# [Work required]
Edit the entries below so that every "Predictions" becomes "Picks" and everything else stays the same. Give only the caption lines, without the pictures.

[Opening Material supplied section]

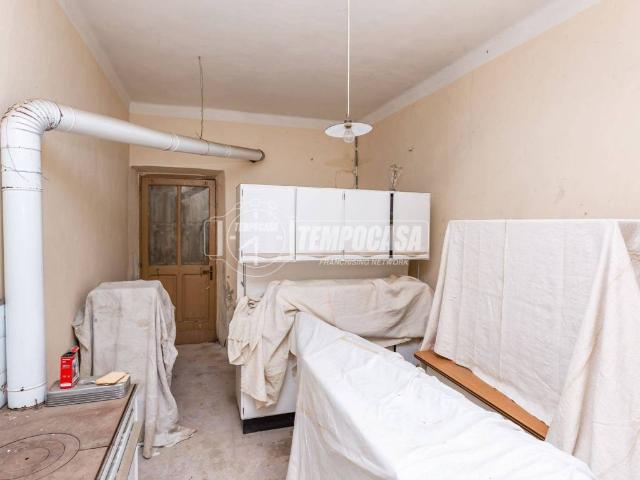 Rustico in vendita a Piemonte, Cuneo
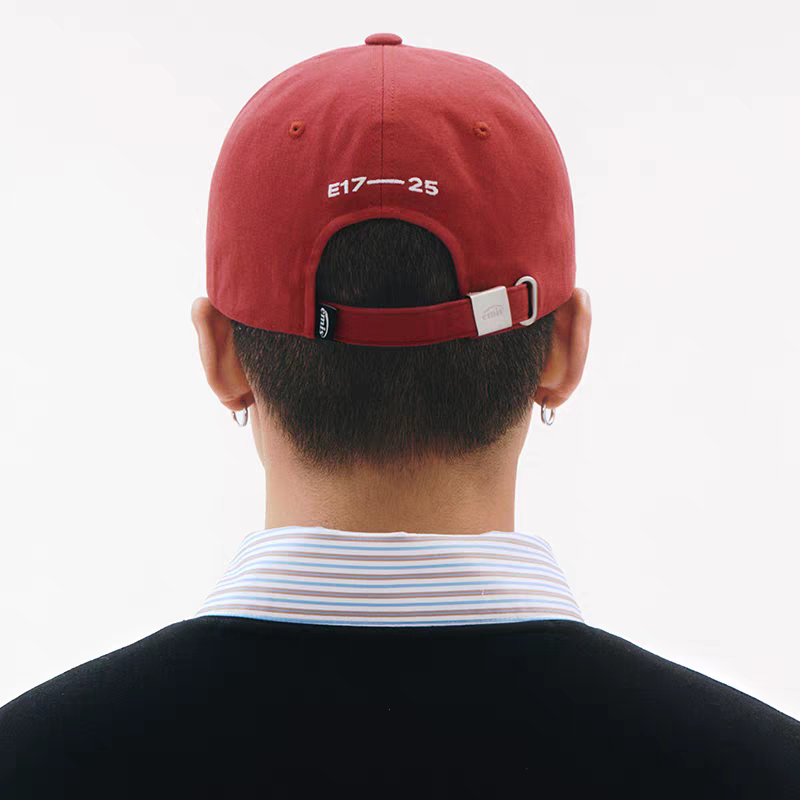 165NA11M Popular  hats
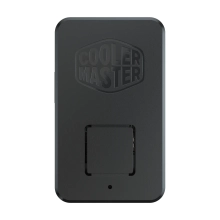 Купити Контролер Cooler Master Mini A-RGB LED Controller - фото 1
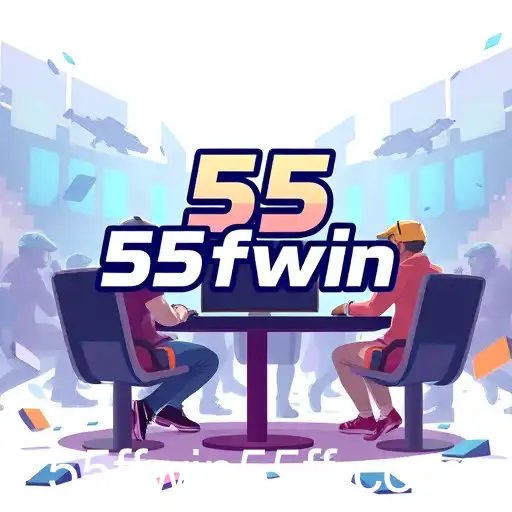 Novas tendências no mercado de jogos e o papel da 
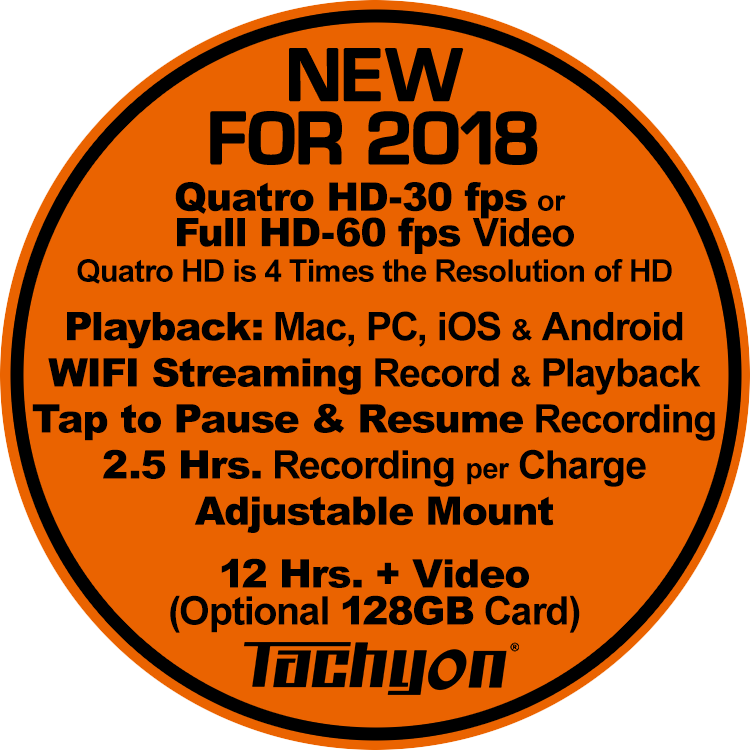 Picture - Circle Clipart (750x750), Png Download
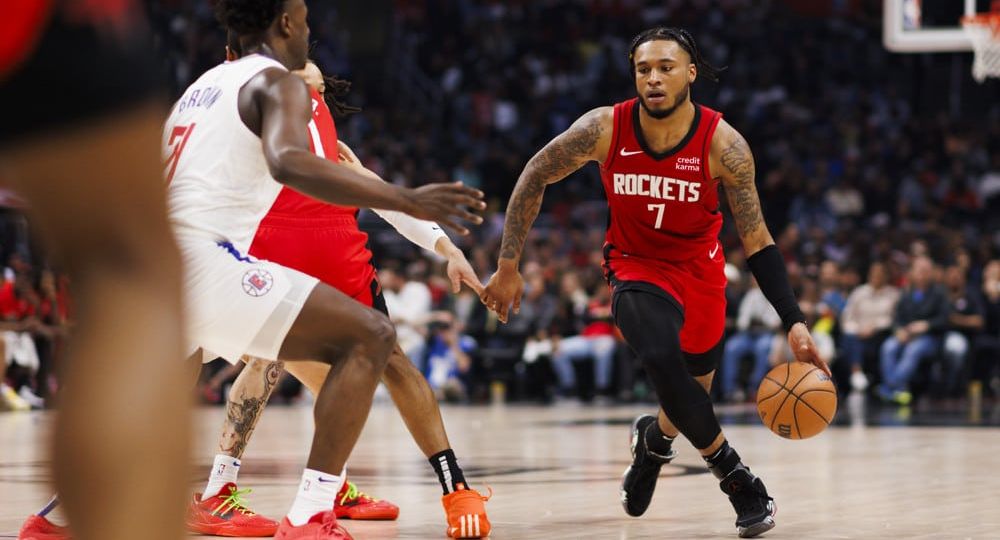 NBA Predictions & Preview For Thursday, February 6th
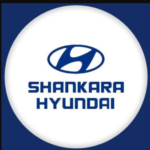 shankara logo new Apnajob.in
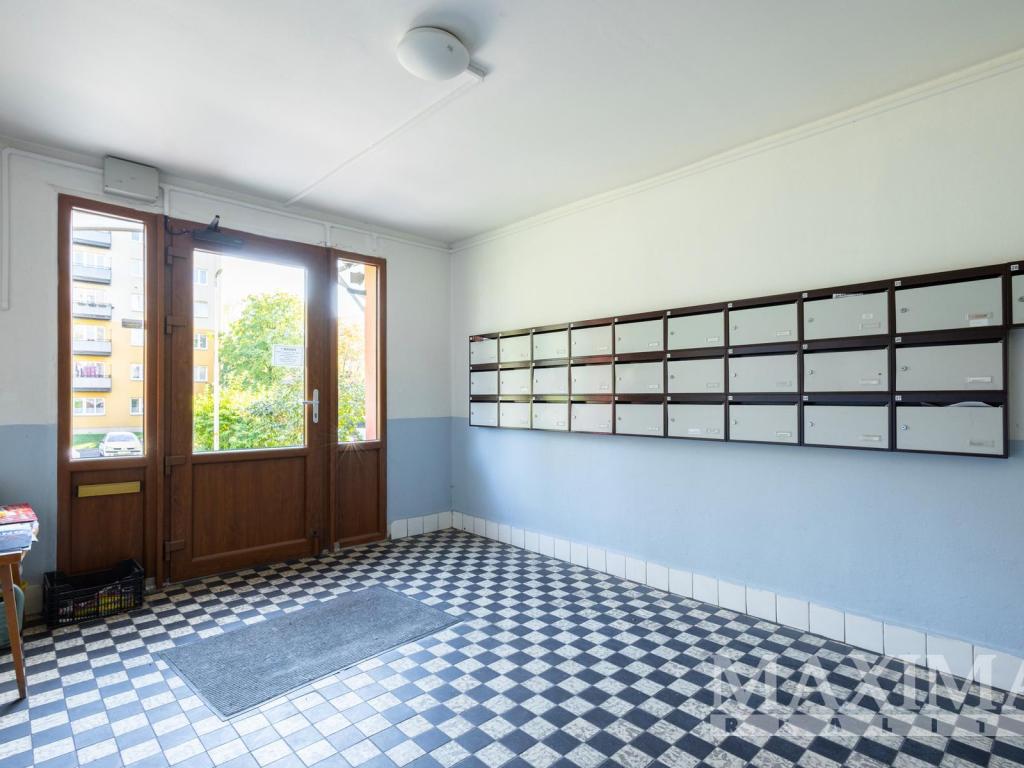 Prodej bytu 2+1 52 m2, Kladno – náhled fotky 14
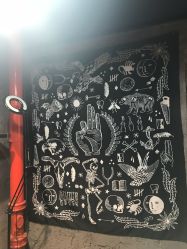点击看大图 -INK STORY专业刺青·穿孔·洗纹身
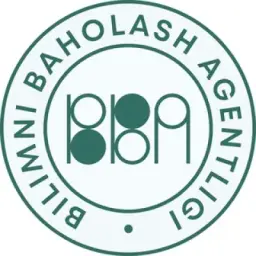 BBA | Buxoro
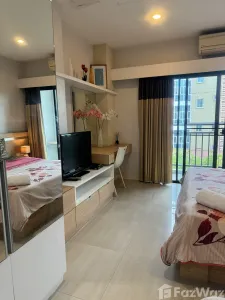 /international/th/chuea-phloeng-road-chong-nonsi-yan-nawa-bangkok-10120-thailand-yan-nawa-bangkok-340000126390/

[Closing Material supplied section]

# [Problem solution]
 Rustico in vendita a Piemonte, Cuneo
 165NA11M Popular  hats
 Купити Контролер Cooler Master Mini A-RGB LED Controller - фото 1
 Novas tendências no mercado de jogos e o papel da 
 Picture - Circle Clipart (750x750), Png Download
 NBA Picks & Preview For Thursday, February 6th
 shankara logo new Apnajob.in
 Prodej bytu 2+1 52 m2, Kladno – náhled fotky 14
点击看大图 -INK STORY专业刺青·穿孔·洗纹身
 BBA | Buxoro
 /international/th/chuea-phloeng-road-chong-nonsi-yan-nawa-bangkok-10120-thailand-yan-nawa-bangkok-340000126390/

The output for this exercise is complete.